**TRAVAIL À FAIRE**:
Reprenez le texte sur l'industrie musicale béninoise et prolongez-le à partir de sa dernière phrase.

Par ailleurs, les géants comme Mavin Records et Universal Music Africa ont des accords de distribution directs et étendus avec pratiquement toutes les grandes plateformes de streaming et de téléchargement numérique mondiales. Ils assurent une distribution massive et un placement stratégique qui garantissent une visibilité mondiale. 

Nos artistes béninois, eux, naviguent souvent seuls dans ce labyrinthe numérique, peinant à apparaître dans les playlists éditoriales ou à obtenir des rotations régulières sur les chaînes musicales de référence. Très souvent, ils sont bernés et abusés financièrement par certains faussaires. 

En 2023, le label béninois Empire a lancé Black Music Industry avec un partenariat avec Universal Music Group. Cette initiative vise à propulser la musique béninoise à l’échelle internationale en tirant parti de l’expertise et du réseau de distribution d’Universal Music. Cela représente un accord de haut niveau pour un label béninois avec une major internationale. Malgré l’accord entre le label Empire et Universal Music, et la présence de Virgin Music Group Africa & Artist Services Africa qui inclut des labels béninois comme Blue Diamond, plusieurs autres facteurs peuvent expliquer pourquoi la musique béninoise peine encore à s’imposer pleinement sur la scène internationale. La distribution n’est qu’une partie de l’équation. 

Pour qu’une musique se propulse réellement, elle a besoin d’un écosystème local solide, d’une stratégie de promotion agressive, d’un produit artistique distinctif et d’investissements continus, des aspects qui restent des défis majeurs pour l’industrie musicale béninoise.

**ENREGISTREMENTS**:
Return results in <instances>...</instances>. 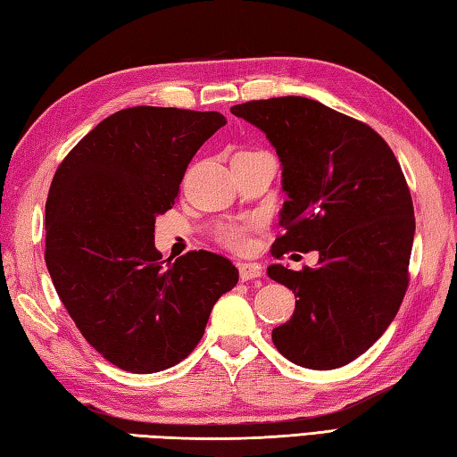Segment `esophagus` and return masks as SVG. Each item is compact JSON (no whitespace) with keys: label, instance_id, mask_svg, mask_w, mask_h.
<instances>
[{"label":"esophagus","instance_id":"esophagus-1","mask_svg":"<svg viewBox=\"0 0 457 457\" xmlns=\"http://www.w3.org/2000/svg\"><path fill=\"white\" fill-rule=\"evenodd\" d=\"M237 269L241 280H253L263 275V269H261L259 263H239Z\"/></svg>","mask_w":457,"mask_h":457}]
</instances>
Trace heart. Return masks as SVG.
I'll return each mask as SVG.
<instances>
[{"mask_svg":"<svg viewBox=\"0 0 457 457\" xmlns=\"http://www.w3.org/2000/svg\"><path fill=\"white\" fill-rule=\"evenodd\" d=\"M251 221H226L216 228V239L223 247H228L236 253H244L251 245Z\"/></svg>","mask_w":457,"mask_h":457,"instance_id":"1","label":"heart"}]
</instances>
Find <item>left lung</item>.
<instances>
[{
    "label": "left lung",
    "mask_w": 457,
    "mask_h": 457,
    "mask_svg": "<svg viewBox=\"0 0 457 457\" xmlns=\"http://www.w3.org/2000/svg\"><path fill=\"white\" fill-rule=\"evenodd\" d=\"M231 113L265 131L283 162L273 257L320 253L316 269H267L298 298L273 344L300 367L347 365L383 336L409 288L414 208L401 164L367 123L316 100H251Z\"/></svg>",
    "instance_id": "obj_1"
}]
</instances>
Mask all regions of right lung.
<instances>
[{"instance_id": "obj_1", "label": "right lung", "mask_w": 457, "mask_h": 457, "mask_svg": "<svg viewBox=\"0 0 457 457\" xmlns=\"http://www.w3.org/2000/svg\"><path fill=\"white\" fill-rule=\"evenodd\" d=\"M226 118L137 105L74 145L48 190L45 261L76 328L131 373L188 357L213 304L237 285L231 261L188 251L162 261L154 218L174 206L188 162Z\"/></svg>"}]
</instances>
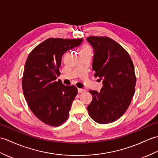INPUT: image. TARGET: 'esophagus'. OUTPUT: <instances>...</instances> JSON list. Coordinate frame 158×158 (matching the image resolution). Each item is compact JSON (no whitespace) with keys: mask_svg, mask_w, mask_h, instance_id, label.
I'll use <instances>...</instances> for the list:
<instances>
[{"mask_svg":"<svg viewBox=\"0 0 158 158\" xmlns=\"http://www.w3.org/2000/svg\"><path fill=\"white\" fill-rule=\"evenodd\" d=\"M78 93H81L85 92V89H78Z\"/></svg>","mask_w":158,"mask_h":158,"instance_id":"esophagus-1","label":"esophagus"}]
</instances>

**EN RÉPONSE**:
Ici, nous n’avons même pas une chaîne musicale de référence qui peut diffuser de la musique. L’explosion de l’Afrobeats nigérian portée par des stars comme Burna Boy, Davido  et Wizkid, n’est pas seulement le fruit du talent, mais d’une stratégie industrielle bien huilée dont les effets rejaillissent naturellement sur notre sous-région.

Cette dynamique est malheureusement amplifiée par les pratiques de nos propres médias. Combien de stations de radio béninoises respectent un quota significatif de diffusion de musique locale aux heures de grande écoute ? Souvent, la pression de l’audimat et l’attrait commercial poussent les programmateurs à privilégier les titres étrangers qui ont déjà fait leurs preuves ailleurs. C’est un cercle vicieux : si la musique locale n’est pas diffusée, elle n’est pas connue ; si elle n’est pas connue, elle n’est pas demandée.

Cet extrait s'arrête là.